The fate of International Agreements
One common phenomenon that all the nations will face is the tussle between foreign contracting parties. Mostly where government has declared Covid 19 as a force majeure event, it is applicable only to domestic contracts. International contracting parties will have to face lengthy legal disputes sans inclusion of pandemic, epidemic in their contracts. The better approach to include hardship clause as to renegotiate the position if something arises which wasn’t unforeseeable.

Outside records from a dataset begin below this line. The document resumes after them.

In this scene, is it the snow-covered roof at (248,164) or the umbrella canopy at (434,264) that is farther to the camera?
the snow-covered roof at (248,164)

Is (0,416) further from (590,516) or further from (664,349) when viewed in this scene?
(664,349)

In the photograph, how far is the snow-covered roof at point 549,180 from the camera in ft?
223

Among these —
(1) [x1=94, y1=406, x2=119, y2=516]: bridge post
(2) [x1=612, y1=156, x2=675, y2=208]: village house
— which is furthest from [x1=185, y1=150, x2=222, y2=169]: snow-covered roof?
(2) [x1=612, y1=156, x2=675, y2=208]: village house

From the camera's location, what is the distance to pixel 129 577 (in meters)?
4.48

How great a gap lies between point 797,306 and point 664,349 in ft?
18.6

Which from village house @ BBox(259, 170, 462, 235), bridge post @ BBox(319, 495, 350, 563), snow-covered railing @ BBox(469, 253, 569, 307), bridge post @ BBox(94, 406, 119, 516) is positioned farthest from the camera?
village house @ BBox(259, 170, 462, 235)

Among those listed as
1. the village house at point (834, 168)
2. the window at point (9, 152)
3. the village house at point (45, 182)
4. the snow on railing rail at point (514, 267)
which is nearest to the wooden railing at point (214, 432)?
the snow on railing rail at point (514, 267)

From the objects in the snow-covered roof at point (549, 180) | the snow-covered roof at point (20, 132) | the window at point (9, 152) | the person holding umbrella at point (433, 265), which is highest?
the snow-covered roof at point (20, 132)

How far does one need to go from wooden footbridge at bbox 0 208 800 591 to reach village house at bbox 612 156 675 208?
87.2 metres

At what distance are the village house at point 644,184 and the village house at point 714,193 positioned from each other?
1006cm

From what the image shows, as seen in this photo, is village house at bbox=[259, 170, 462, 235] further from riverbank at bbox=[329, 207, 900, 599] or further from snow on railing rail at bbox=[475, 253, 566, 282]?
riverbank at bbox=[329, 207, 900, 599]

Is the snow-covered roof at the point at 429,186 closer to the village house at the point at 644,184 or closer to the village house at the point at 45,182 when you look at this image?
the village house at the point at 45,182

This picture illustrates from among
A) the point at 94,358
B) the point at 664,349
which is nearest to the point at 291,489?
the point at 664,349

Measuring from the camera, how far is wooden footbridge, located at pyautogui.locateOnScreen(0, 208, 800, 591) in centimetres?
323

In absence of hardship clause, the disputes should take recourse of arbitration.
Further, mostly “unpredictability” of the event qualifying as force majeure is evaluated on the day of the conclusion of the contract. For Covid 19, if the question does not arise for old contracts, it will be necessary to consider when the intervention of Covid 19 on the contract could have been foreseen and on the actions taken as a result. Also, the role of precautionary principle comes into play while quantifying risk. There might be areas that are hotspots for Covid 19 but some are still considered safer than others. Will the blanket exemption apply in the name of precautions?
Countries that have declared Covid 19 as a force majeure event have been reporting huge losses because of unfulfilled contracts and the countries where the declaration hasn’t been made, parties will face extraordinary legal expenditure in proving (or disproving) Covid 19 to be a force majeure event. Some of the general measures that parties can resort to are – All transactions and contracts must be reviewed and assessed pre hand to foresee breaches and impossibility of performance. Contracts without force majeure clause can be renegotiated. Parties should properly record all transactions and communications. The parties and legal teams should discuss and demarcate as to understand the impact to force majeure and self-induced frustrations. It is expected that in the coming time more and more companies globally may invoke ‘force majeure’ clauses in their contracts resulting in a of litigations should parties not come to a practical understanding.